Ma Loute, de Bruno Dumont

O novo filme de Bruno Dumont, Ma Loute, é uma comédia farsesco-fabulesca que, através da estilização dos personagens, do design de produção e dos figurinos, tenta fazer várias coisas ao mesmo tempo (o que é admirável) sem jamais conseguir realizar qualquer delas com eficiência (o que é lamentável).

Ambientado em uma pequena comunidade litorânea francesa na década de 30, o roteiro de do próprio Dumont acompanha vários núcleos de ação: aqui, seguimos a família Van Peteghem, composta pelos aristocratas André (Fabrice Luchini), Isabelle (Valeria Bruni Tedeschi) e Aude (Juliette Binoche); ali, vemos dois policiais que investigam uma série de desaparecimentos; acolá, testemunhamos os responsáveis pelos crimes, a família Brufort, que captura turistas para devorá-los; e, finalmente, somos apresentados à jovem Billie (Raph), que veste-se com roupas masculinas e desenvolve um surpreendente interesse pelo personagem-título, integrante da família de canibais.

Fotografado com cores intensas e alegres, Ma Loute não esconde sua proposta de combinar componentes fantásticos a temas socialmente relevantes – e já de início, quando vemos os Van Peteghem apontando para os Brufort como se estes fossem curiosidades da geografia, Dumont deixa claro que um dos propósitos da narrativa será ressaltar os eternos conflitos de classe (e tampouco é coincidência que os locais matem a fome com a carne dos turistas ricos). Além disso, o filme realmente mantém um equilíbrio eficiente entre o humor e a crítica social em seu primeiro ato, provocando risos especialmente com as gags físicas e com a composição dos personagens.

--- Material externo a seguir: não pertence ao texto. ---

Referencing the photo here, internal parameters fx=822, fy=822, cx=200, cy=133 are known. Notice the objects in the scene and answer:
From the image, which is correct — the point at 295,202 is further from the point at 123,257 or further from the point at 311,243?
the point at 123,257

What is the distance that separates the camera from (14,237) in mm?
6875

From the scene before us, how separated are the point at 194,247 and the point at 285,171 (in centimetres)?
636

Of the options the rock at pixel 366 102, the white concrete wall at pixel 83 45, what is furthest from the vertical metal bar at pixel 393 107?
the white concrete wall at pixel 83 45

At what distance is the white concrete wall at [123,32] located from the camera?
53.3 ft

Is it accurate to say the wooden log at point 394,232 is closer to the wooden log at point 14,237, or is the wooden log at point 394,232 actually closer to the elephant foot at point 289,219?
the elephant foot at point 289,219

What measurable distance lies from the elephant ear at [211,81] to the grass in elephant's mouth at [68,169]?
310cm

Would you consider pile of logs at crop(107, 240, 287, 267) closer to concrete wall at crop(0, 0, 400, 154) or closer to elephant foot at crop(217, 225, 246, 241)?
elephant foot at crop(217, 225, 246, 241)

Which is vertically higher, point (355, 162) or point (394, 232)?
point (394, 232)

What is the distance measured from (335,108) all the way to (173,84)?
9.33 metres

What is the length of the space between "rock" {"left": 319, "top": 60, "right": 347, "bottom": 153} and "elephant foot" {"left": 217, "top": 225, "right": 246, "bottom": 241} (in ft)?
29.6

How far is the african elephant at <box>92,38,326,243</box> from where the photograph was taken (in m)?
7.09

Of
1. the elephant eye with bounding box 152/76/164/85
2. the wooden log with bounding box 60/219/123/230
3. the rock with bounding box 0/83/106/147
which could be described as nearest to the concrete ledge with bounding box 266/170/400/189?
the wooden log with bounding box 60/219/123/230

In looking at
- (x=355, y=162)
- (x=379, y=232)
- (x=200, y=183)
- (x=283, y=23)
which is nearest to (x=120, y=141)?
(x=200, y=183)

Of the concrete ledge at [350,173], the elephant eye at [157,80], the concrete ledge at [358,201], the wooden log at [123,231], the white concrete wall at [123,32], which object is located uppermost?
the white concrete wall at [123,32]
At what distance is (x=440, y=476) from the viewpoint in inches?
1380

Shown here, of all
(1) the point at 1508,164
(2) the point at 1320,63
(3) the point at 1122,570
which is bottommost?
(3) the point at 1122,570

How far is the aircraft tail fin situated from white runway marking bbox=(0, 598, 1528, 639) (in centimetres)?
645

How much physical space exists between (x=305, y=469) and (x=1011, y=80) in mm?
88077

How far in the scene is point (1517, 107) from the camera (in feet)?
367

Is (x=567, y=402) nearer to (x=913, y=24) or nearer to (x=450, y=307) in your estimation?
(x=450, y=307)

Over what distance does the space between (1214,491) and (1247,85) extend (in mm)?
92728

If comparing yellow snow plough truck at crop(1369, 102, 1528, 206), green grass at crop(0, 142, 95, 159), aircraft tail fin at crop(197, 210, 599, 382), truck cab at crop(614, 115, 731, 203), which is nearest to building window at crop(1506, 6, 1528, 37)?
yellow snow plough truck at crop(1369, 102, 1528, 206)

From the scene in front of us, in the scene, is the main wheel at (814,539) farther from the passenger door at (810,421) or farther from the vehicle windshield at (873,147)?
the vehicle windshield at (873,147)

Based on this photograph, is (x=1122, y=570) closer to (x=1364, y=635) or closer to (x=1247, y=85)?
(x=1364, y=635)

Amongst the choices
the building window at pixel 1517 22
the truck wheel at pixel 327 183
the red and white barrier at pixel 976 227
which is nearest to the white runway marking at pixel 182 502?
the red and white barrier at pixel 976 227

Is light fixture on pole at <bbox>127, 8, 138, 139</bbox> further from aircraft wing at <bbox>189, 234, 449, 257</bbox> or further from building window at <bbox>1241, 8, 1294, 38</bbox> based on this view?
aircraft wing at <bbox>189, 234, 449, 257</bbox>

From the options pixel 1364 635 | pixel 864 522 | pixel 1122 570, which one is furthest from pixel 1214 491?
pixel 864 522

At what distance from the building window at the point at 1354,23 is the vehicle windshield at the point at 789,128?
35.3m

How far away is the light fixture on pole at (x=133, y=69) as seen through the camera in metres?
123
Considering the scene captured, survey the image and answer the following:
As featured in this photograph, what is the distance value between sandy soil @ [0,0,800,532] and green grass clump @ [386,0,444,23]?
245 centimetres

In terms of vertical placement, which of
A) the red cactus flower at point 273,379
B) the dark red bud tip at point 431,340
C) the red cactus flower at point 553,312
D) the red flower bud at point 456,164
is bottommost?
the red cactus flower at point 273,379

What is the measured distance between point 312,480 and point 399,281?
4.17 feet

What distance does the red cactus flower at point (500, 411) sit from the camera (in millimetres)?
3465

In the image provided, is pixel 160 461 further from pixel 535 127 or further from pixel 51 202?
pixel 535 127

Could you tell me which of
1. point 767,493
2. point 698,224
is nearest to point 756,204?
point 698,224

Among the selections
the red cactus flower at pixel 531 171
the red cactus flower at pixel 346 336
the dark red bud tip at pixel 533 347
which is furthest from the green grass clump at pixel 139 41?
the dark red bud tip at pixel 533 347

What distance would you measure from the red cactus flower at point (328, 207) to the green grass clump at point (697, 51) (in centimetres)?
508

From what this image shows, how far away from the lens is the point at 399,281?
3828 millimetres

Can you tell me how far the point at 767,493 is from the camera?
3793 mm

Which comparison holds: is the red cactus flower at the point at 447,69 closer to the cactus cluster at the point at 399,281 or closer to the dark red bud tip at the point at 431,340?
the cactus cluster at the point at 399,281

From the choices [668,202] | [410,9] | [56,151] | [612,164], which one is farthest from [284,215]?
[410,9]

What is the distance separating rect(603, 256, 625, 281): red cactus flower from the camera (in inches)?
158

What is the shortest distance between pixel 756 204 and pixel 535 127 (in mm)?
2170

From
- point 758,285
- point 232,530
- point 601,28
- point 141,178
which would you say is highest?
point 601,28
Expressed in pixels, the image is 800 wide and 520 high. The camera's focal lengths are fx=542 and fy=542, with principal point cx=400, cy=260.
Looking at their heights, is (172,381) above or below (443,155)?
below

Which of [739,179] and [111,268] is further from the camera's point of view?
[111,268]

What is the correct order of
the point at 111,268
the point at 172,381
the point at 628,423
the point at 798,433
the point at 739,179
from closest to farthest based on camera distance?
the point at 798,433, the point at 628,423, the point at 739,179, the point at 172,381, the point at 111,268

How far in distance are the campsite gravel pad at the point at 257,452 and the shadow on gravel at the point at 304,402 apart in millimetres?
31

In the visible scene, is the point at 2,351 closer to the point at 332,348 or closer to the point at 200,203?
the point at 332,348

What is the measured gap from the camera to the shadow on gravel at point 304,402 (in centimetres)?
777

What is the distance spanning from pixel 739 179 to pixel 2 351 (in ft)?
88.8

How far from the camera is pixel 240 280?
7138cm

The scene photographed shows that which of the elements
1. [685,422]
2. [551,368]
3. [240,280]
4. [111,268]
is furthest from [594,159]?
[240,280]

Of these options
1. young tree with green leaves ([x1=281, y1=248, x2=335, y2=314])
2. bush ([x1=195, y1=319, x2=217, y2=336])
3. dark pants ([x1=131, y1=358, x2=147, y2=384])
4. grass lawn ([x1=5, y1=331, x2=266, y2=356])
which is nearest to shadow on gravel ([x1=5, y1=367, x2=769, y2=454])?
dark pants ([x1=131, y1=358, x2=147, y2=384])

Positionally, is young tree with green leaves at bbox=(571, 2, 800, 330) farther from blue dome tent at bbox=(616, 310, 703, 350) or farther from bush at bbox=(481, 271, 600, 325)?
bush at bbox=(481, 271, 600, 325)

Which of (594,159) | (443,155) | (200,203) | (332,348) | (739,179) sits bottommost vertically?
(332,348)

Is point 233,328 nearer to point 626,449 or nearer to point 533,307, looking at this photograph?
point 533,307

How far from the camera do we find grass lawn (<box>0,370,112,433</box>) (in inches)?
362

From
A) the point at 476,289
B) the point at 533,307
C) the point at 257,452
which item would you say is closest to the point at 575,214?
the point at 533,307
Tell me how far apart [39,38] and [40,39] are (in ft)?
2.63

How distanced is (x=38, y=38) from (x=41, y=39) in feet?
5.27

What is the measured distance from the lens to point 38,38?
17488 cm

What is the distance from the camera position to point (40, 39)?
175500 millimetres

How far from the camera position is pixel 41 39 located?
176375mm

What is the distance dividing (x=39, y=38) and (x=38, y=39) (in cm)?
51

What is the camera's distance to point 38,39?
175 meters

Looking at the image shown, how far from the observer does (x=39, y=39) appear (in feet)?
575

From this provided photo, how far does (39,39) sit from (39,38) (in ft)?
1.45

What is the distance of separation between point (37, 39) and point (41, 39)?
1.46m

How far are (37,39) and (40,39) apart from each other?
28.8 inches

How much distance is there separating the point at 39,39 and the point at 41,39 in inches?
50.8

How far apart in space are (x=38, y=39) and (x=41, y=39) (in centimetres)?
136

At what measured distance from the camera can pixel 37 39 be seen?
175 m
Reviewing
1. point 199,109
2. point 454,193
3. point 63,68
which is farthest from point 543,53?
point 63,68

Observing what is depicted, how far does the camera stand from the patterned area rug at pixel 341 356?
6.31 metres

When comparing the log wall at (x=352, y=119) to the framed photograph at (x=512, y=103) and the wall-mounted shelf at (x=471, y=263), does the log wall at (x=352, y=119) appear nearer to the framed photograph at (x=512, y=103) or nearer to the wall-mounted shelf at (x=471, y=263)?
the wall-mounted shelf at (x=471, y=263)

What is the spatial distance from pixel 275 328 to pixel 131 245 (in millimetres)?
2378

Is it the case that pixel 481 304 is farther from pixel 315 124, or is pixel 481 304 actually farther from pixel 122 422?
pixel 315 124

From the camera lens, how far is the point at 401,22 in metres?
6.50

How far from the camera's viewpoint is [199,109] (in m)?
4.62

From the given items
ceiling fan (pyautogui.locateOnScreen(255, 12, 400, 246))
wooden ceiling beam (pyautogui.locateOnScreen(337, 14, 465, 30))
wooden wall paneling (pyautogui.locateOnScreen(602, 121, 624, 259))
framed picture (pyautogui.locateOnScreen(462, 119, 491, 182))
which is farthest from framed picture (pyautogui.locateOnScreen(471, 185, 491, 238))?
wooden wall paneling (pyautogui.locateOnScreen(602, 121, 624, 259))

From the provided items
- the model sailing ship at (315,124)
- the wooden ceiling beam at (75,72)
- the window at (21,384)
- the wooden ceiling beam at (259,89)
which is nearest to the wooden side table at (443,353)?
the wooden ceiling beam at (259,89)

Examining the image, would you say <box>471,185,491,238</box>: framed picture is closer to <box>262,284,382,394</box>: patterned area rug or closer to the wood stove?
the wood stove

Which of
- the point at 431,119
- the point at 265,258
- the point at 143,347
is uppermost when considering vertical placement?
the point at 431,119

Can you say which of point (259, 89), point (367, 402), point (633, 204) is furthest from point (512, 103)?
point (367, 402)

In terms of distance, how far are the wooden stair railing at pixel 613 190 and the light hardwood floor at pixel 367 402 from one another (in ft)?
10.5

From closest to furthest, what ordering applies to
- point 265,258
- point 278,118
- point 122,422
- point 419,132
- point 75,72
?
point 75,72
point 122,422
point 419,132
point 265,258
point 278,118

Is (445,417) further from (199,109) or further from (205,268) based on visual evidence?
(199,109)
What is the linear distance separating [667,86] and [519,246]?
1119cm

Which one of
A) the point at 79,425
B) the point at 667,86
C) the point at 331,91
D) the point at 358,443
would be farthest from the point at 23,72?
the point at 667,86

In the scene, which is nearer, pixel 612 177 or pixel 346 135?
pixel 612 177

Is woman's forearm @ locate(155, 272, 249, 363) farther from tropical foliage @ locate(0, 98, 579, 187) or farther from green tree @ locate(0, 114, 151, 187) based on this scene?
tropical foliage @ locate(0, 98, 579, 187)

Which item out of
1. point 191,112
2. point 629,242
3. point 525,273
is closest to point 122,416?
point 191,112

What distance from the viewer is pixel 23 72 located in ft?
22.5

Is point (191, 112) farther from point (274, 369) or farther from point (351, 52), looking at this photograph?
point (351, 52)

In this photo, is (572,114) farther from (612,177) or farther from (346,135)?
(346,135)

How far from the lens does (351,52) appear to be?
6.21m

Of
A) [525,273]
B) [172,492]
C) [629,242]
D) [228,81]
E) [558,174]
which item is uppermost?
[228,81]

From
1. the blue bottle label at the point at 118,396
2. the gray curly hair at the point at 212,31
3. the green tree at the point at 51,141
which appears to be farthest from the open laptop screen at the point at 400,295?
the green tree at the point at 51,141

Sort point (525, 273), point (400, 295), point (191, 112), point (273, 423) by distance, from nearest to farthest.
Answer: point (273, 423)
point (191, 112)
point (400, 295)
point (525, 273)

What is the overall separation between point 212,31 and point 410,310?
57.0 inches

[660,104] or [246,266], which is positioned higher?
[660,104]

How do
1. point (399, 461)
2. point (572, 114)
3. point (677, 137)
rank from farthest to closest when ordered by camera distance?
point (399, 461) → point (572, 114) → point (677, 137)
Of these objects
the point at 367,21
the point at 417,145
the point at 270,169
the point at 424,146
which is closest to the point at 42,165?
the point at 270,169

Aliás, se há algo que jamais desaponta aqui é o elenco: Luchini (tão fantástico em Courted, que vi em Tribeca) transforma o esnobe André em uma coleção grotesca de maneirismos e caretas, conseguindo manter sua composição interessante durante as duas horas de projeção, ao passo que Raph, como a jovem Billie, se contrapõe bem aos excessos dos companheiros ao ilustrar a natureza transgênero de seu personagem (e se uso ambos os gêneros ao me referir a ele/ela é porque Billie constantemente oscila entre identidades, mostrando-se confortável em ambas). Já Juliette Binoche, embora divirta inicialmente, acaba perdendo a mão a partir do terceiro ato, quando o exagero de suas caretas se torna apenas cansativa.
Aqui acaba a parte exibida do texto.